TASK PROMPT: Could you transcribe all the entries exactly, omitting the pictures?

RECORDS:
—————

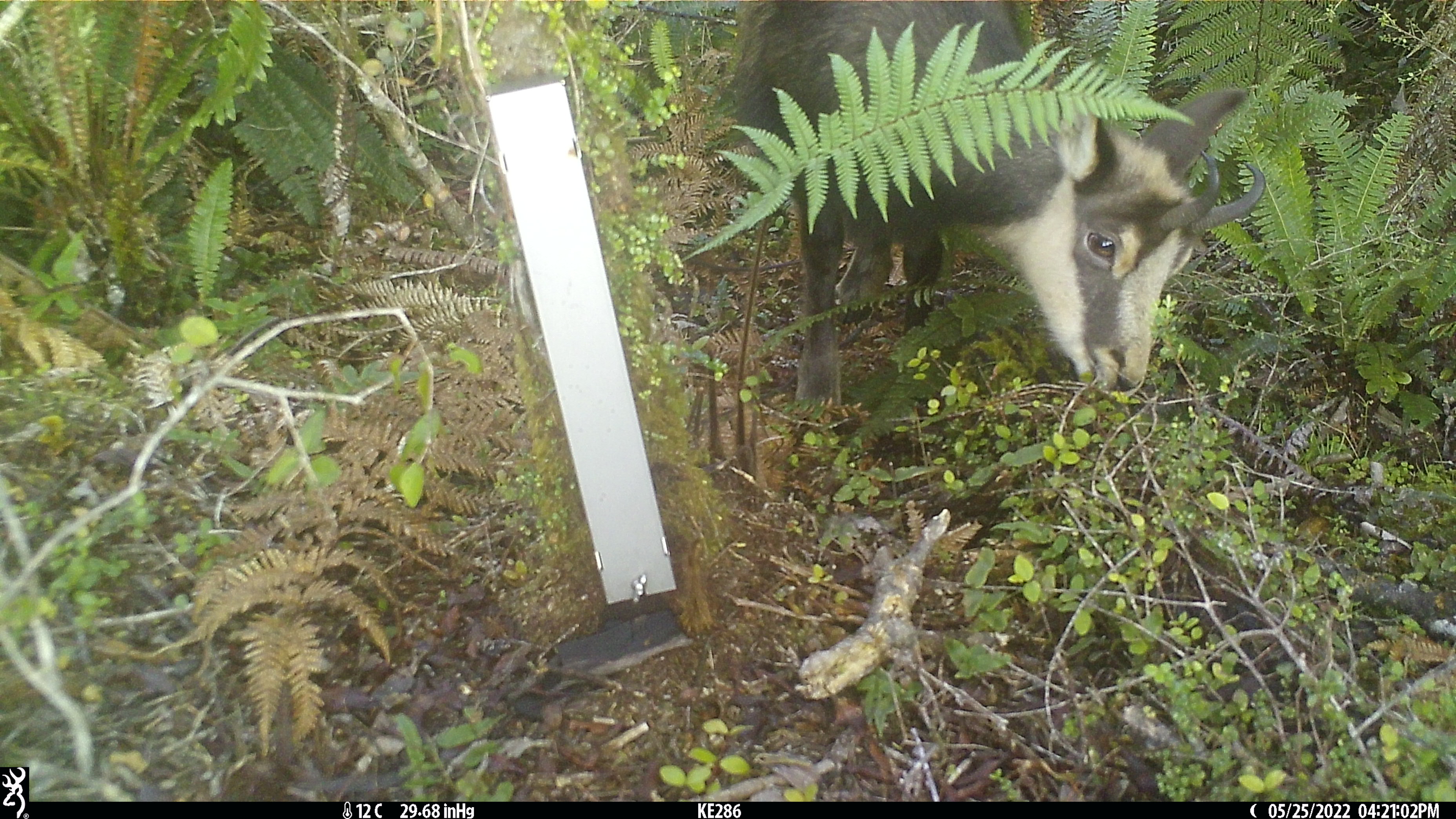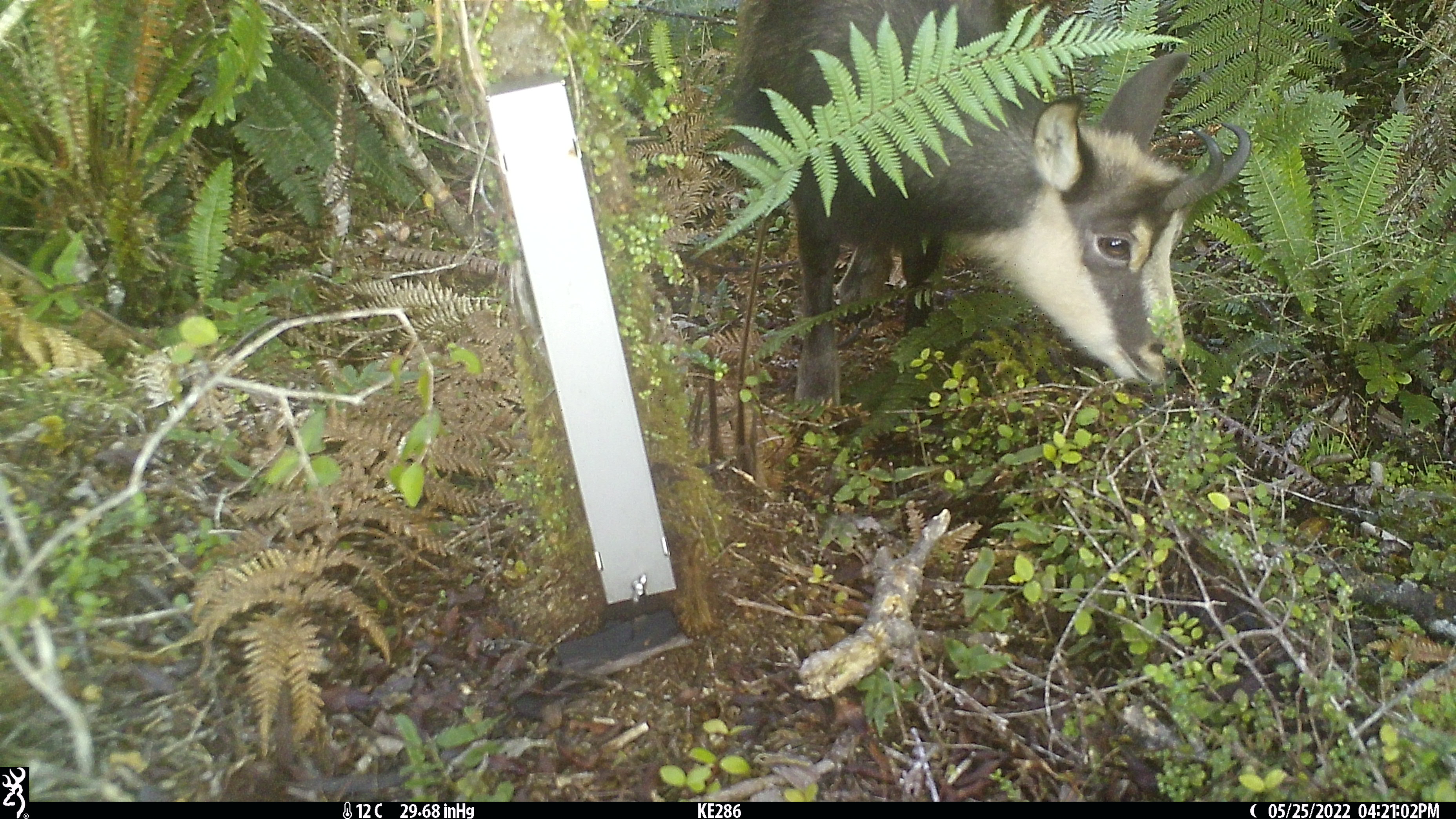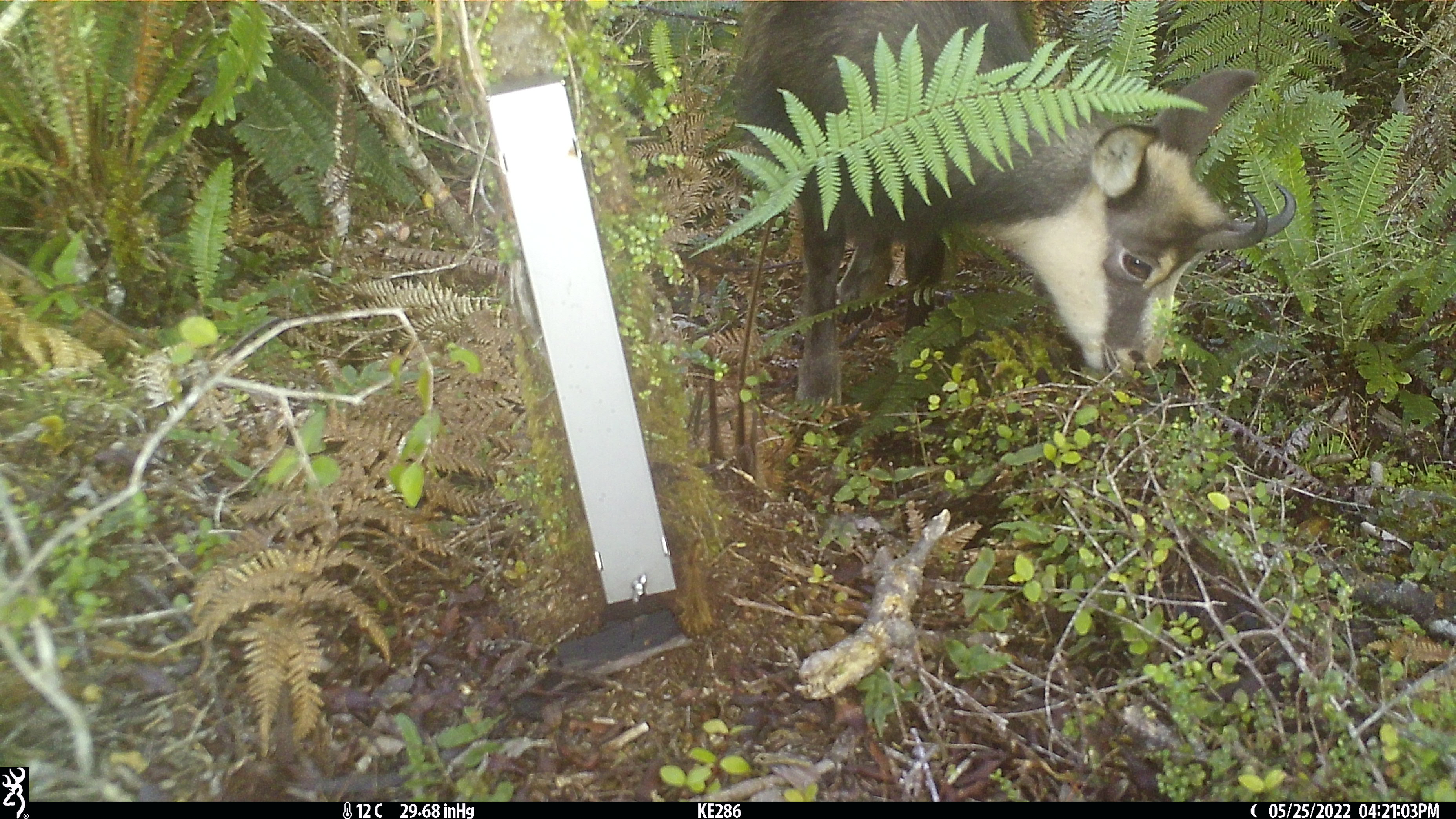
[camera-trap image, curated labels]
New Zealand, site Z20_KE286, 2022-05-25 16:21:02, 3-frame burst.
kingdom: Animalia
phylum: Chordata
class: Mammalia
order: Artiodactyla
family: Bovidae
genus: Rupicapra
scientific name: Rupicapra rupicapra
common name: alpine chamois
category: chamois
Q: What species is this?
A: Chamois (alpine chamois) (Rupicapra rupicapra).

—————

PROBLEM SOLUTION:
[camera-trap image, curated labels]
New Zealand, site Z20_KE286, 2022-05-25 16:21:02, 3-frame burst.
kingdom: Animalia
phylum: Chordata
class: Mammalia
order: Artiodactyla
family: Bovidae
genus: Rupicapra
scientific name: Rupicapra rupicapra
common name: alpine chamois
category: chamois
Q: What species is this?
A: Chamois (alpine chamois) (Rupicapra rupicapra).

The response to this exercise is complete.